Les cas de rupture du CDI : pendant la période d’essai
Public : tous les entraîneurs et éducateurs salariés en CDI à temps plein ou à temps partiel.
Les documents remis au salarié
L’employeur doit remettre au salarié :
- un certificat de travail
- une attestation destinée à Pôle emploi pour faire valoir ses droits éventuels aux allocations de chômage
- un solde de tout compte
- s’il y a un dispositif lié à l’épargne salariale dans l’entreprise, un état récapitulatif de l’ensemble des sommes et valeurs mobilières épargnées doit être remis au salarié
Tous ces éléments sont à retrouver : http://vosdroits.service-public.fr/
La procédure
Pendant la période d’essai, le contrat de travail peut être librement rompu par le salarié ou par l’employeur, sans qu’il soit besoin de motiver cette rupture, et sans indemnité. Les règles de procédure concernant le licenciement ne s’appliquent pas.
La Convention Collective Nationale du Sport prévoit que la période d’essai peut durer un, deux ou trois mois selon la classification de la personne contractante.
Délai de prévenance
L’employeur et, dans certains cas, le salarié, doivent toutefois respecter un délai de prévenance.

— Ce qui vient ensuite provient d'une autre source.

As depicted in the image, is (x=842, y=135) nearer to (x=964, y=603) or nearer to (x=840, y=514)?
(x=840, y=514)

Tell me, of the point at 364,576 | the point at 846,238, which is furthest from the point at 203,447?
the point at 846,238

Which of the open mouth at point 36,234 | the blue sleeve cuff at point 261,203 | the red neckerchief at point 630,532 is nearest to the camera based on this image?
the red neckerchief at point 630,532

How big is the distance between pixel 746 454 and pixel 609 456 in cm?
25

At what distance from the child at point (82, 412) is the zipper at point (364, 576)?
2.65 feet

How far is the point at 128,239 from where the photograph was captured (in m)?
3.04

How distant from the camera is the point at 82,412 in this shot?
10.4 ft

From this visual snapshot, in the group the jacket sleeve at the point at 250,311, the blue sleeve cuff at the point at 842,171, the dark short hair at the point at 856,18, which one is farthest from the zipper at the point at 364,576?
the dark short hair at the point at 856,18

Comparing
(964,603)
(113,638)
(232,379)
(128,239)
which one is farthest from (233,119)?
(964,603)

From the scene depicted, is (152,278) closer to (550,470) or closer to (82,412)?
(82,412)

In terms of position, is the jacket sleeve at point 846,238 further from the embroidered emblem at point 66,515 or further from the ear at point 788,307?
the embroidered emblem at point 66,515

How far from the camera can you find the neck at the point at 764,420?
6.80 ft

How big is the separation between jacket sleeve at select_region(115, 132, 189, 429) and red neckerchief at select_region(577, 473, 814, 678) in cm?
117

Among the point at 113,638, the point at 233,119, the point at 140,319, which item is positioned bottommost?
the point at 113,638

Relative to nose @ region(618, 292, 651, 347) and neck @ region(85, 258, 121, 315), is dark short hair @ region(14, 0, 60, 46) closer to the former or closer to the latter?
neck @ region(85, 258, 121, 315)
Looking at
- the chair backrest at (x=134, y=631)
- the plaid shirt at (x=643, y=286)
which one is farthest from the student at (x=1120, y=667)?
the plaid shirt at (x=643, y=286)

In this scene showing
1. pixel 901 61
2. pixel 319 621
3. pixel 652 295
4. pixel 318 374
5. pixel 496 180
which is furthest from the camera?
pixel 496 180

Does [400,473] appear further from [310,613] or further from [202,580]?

Ainsi, lorsqu’il est mis fin, par l’employeur, au contrat en cours ou au terme de la période d’essai définie aux articles L. 1221-19 à L. 1221-24 du Code du travail, le salarié est prévenu dans un délai qui ne peut être inférieur à :
- vingt-quatre heures en deçà de 8 jours de présence
- quarante-huit heures entre 8 jours et 1 mois de présence
- deux semaines après 1 mois de présence
- un mois après 3 mois de présence
Les dispositions ci-dessus relatives au délai de prévenance s’appliquent également à la rupture, pendant la période d’essai, d’un CDD stipulant un essai d’au moins une semaine.
Pour sa part, le salarié qui met fin à la période d’essai respecte un délai de prévenance de 48 heures. Ce délai est ramené à 24 heures si la durée de présence du salarié dans l’entreprise est inférieure à 8 jours.
Si la liberté de rupture de la période d’essai est la règle, un certain nombre de limites ont été posées à cette liberté, notamment par la jurisprudence. Ainsi :
- la rupture de la période d’essai ne peut être fondée sur un motif discriminatoire
- si cette rupture est fondée sur un motif disciplinaire, l’employeur doit respecter la procédure disciplinaire
L’employeur doit obtenir l’autorisation de l’inspecteur du travail pour rompre la période d’essai d’un salarié protégé.